また、職業を検索するための公的サービスとしては、ハローワークインターネットサービスが挙げられます。再就職活動をきっかけに、職業情報を調べることで、今まで知らなかった職業を知り、関心を持てれば、自分の可能性を広げるきっかけにもなります。定年後のキャリアを考えたタイミングで、キャリアカウンセリングの活用をするのも一案です。定年後に焦って往訪するのではなく、どのような仕事やサービスがあるのか、早いうちに調べてみてはいかがでしょうか。

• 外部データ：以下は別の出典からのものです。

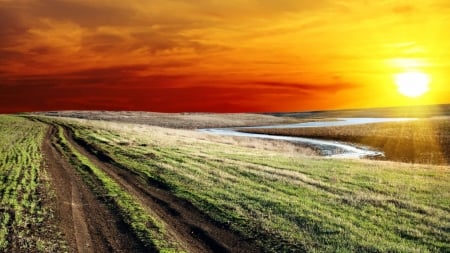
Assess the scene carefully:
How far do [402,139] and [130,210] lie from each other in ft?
190

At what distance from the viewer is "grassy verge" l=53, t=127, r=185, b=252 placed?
14.8 m

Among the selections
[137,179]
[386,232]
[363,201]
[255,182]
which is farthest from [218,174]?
[386,232]

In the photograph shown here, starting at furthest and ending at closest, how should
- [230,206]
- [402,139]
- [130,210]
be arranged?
[402,139]
[230,206]
[130,210]

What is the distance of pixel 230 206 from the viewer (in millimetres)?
19344

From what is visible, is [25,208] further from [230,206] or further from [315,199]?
[315,199]

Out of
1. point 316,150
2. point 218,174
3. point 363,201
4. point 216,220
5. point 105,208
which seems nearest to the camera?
point 216,220

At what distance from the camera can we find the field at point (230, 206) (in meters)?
15.1

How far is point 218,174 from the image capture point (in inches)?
1069

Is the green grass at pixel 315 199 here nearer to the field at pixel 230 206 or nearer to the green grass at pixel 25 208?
the field at pixel 230 206

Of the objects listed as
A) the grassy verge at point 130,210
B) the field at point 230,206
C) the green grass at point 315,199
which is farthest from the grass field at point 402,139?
the grassy verge at point 130,210

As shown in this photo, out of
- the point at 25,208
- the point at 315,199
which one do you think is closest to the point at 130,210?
the point at 25,208

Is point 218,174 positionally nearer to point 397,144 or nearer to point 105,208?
point 105,208

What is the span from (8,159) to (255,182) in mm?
19225

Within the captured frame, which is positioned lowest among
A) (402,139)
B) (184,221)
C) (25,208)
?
(184,221)
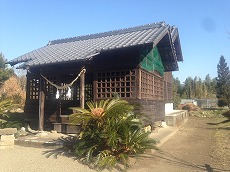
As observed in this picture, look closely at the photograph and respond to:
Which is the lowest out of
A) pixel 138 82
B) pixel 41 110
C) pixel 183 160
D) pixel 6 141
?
pixel 183 160

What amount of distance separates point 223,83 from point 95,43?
38.1 metres

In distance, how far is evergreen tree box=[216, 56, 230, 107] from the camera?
37344 mm

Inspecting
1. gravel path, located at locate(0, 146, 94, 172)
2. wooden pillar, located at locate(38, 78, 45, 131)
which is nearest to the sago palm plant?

公的機関以外にも民間の人材派遣会社の活用をすることも可能です。特に、大企業出身者のなかには、定年まで同じ会社で働き続け、定年後の再就職活動が初めてのキャリアチェンジとなる人は少なくありません。高い専門性がなければ、再就職活動が難しいと考える人もおられるかもしれませんが、誰しも長年働き続けていれば、スキルや経験があり、ポータブルスキル※1をもっています。定年を機に、自分のポータブルスキルを活かすことによって、募集している職種や今までに所属していた業界にとどまらずチャレンジすることもできると考えます。

※1 厚生労働省「ミドル層のキャリアチェンジにおける支援技法」

厚生労働省編職業分類によれば、職業の数は約1万7000種類に上るといわれています。仮に60歳を区切りとしても、20年で80歳、その後の20年で100歳です。健康な体と柔軟性さえあれば、様々な仕事にチャレンジすることができるのではないかと感じます。